Cumulative Impacts: EPA describes in detail the potential effects to water quality from non-catastrophic, routine operation of the mine. Even if the wastewater treatment system operates perfectly for the rest of time, water quality would be adversely affected by copper and other metals that leach from tailings and waste rock, escape capture, and move to shallow groundwater and surface water.
Induced Impacts: EPA gives greater attention to associated development, increased population and community infrastructure, regional use of resources, access to resources from roads and added hunting and fishing pressure along any transportation corridor.
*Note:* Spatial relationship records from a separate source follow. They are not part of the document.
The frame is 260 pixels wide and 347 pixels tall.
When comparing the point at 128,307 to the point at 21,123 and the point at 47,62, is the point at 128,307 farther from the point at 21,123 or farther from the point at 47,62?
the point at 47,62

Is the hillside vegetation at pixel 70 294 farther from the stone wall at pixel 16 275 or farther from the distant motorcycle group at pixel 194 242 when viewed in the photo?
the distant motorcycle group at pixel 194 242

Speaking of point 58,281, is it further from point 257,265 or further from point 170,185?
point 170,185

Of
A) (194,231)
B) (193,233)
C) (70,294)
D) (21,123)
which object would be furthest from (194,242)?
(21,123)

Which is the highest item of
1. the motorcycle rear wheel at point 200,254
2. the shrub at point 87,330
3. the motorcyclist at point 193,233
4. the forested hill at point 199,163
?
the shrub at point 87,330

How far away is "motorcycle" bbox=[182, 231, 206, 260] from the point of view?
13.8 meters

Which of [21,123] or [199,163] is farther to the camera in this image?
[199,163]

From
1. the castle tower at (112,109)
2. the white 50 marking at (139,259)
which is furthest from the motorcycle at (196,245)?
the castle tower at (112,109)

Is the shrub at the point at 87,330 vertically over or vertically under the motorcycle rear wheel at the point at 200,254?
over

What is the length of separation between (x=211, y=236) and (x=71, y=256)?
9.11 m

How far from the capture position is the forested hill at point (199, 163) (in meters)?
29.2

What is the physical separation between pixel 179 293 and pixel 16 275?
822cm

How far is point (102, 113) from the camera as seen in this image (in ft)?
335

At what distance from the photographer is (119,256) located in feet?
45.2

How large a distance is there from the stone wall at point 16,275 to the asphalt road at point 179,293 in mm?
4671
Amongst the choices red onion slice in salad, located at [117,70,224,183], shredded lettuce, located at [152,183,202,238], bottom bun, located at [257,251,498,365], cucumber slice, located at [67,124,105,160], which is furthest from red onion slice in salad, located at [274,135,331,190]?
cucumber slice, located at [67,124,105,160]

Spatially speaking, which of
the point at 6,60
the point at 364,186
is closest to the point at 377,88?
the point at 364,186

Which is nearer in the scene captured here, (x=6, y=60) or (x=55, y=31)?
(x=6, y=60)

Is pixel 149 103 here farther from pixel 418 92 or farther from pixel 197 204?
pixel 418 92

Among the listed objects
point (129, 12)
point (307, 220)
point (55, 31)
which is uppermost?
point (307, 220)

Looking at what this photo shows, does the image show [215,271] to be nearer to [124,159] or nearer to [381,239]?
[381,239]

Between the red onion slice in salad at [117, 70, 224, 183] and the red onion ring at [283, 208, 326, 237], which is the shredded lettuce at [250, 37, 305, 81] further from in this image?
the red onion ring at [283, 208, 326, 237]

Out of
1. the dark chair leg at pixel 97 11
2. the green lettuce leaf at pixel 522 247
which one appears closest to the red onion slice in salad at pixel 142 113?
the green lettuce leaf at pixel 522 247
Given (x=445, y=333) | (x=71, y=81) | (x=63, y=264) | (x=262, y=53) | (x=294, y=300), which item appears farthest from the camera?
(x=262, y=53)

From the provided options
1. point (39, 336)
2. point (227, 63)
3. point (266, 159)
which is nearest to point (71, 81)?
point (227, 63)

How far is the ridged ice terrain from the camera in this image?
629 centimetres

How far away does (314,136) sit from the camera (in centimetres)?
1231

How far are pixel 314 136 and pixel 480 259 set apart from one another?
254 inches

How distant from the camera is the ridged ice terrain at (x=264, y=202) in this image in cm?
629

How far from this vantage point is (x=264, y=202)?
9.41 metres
They explain that“it is reasonable to assume that loss of genetic and life-history diversity would occur as a part of this development” (13-33).
Climate Change: EPA greatly expanded their discussion of climate change. Projections show an average temperature increase of 4 degrees C by the end of the century, with precipitation increasing by 30% annually and a total of nearly 270mm of precipitation (3-44). On their own these changes will impact the salmon fishery and populations. Without development impacts salmon might adapt to changing conditions. However, adding climate change to mine assessment scenarios raises critical questions concerning water management and treatment, tailings storage risks, pipeline and road or culvert failures beyond the life of the mine post closure in perpetuity.
Conclusion: By expanding the scope and directly addressing peer review concerns, EPA’s report paints a dire picture for the future of the watershed, one that mirrors the history of salmon habitat throughout the Pacific Northwest that has led to the “near complete loss of wild salmon” and utter dependence on hatcheries to supplement salmon runs (13-35). Leaving a startling future for Bristol Bay’s vibrant commercial fishing economy and Alaska Native populations, whose culture and livelihood depend on healthy and intact wild salmon ecosystems.